**SET TASKS:**
A - List every position that John Walsh held at the SEC according to the profiles of former SEC officials.
B - Write the next part of the profiles of former SEC officials, picking up after their final sentence.

Prior to joining Jones Day in 2010, Joan was the longest serving chief counsel in the Division of Enforcement at the SEC, where she played a key role in establishing enforcement policies and worked closely with Commission and senior SEC staff. Joan literally wrote the book on SEC enforcement when she oversaw creation of the first version of the SEC Enforcement Manual. As chief counsel, she led hundreds of Wells meetings and settlement negotiations. At Jones Day, Joan has extensive experience submitting persuasive Wells submissions, having reviewed thousands of such submissions while on the SEC staff.
Joan is the president-elect of the board of trustees of the SEC Historical Society. She also serves on the Executive Committee of the board of trustees of the Legal Aid Society of the District of Columbia. She frequently speaks and writes on SEC enforcement related topics.
John Walsh is a 23-year veteran of the Securities and Exchange Commission (SEC), John Walsh joined Eversheds Sutherland (US) in October 2011. With his deep, insider’s experience and perspective of the SEC, John now represents broker-dealers, hedge funds, investment advisers and other securities firms in compliance and regulatory issues involving the agency. He counsels clients on the full spectrum of securities issues from development and compliance to cooperation in examinations and defense in enforcement proceedings.
At the SEC, John played a key role in creating the Office of Compliance Inspections and Examinations (OCIE), which administers examinations of U.S. registered securities entities. He designed and implemented the SEC’s securities compliance examination practices, first as a senior advisor for compliance policy and then, most recently, as associate director-chief counsel. In 2009, he served as OCIE’s acting director and led a massive retraining of examination staff on antifraud techniques.
Prior to his tenure at OCIE, John was special counsel to former SEC Chairman Arthur Levitt from 1993 to 1995. From 1990 to 1993, he worked in the SEC Division of Enforcement, serving first as senior counsel and then as chief of the branch of regional office assistance, where he regularly appeared before the Commission’s closed meetings to present and discuss regional office enforcement cases.
He also advised the commissioners and staff on securities laws and agency policy. John began his career with the SEC in 1988 as an attorney in the Office of General Counsel.
Julie M. Riewe is a litigation partner and a member of the firm’s White Collar & Regulatory Defense Group. Her practice focuses on securities-related enforcement and compliance issues and internal investigations, and she has significant experience with matters involving private equity funds, hedge funds, mutual funds, business development companies, separately managed accounts and other asset managers. Ms. Riewe was recognized as a “Client Service All-Star” by BTI Consulting in 2018.
Prior to joining the firm, Ms. Riewe was Co-Chief of the Asset Management Unit of the U.S. Securities and Exchange Commission’s Division of Enforcement. Ms. Riewe oversaw a nationwide program of investigations focusing on investment advisers, investment companies, mutual funds, hedge funds, private equity funds and other investment vehicles managed by investment advisers. She co-led a team of nearly 80 attorneys, industry experts and other professionals in all 12 SEC offices, and was responsible for directing the SEC’s asset management-related enforcement efforts. In recognition of her leadership and integrity, she received the Chairman’s Award for Excellence in Leadership in 2015.

**SOURCE EXCERPT:**
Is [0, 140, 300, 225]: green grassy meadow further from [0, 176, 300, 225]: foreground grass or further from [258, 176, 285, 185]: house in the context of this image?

**TASK-BY-TASK OUTPUTS:**
A -
- Senior advisor for compliance policy
- Associate director-chief counsel
- Acting director of OCIE (2009)
- Special counsel to former SEC Chairman Arthur Levitt (1993 to 1995)
- Senior counsel in the Division of Enforcement
- Chief of the branch of regional office assistance
- Attorney in the Office of General Counsel (1988)

B -
Before her appointment to Co-Chief, Ms. Riewe was Deputy Chief and Assistant Director of the Asset Management Unit in 2012 and 2010, respectively. From 2008 to 2010, she was Branch Chief in the Enforcement Division in Washington, D.C. Ms. Riewe joined the SEC in 2005 as a staff attorney in the Enforcement Division In 2007, she earned the Ellen B. Ross Award for her performance at the SEC.
From 2000 to 2004, Ms. Riewe was a litigation associate with a major international law firm, prior to which she served as a law clerk to the Hon. Diana E. Murphy of the U.S. Court of Appeals for the Eighth Circuit from 1999 to 2000.
Ms. Riewe earned her J.D. and M.P.P. from Duke University School of Law in 1999, where she was a member of the Duke Law Journal and Editor-in-Chief of the Duke Journal of Gender Law & Policy. She received her A.B. from Duke University in 1993.
Marc E. Elovitz is chair of the firm’s Investment Management Regulatory & Compliance Group and a member of the firm’s Executive Committee. He advises private fund managers on running their businesses consistent with the Investment Advisers Act of 1940 and all other applicable laws, regulations and legal requirements. Marc provides guidance to clients on SEC registration, examination and enforcement matters. He also regularly leads training sessions for investment professionals on complying with insider trading and market manipulation laws, and he has developed and led compliance training sessions for marketing and investor relations professionals. Marc works closely with clients undergoing SEC examinations and responding to deficiency letters and enforcement referrals. He develops new compliance testing programs in areas such as trade allocations and conflicts of interest, and he leads macro-level compliance infrastructure reviews with fund managers, identifying the material risks specific to each particular firm and evaluating the compliance programs in place to address those risks. Marc has a cutting edge practice covering the latest trends of interest to private funds, including blockchain technology and digital assets. He advises on the legal and regulatory considerations involving virtual and digital currency business initiatives and the blockchain technology behind them.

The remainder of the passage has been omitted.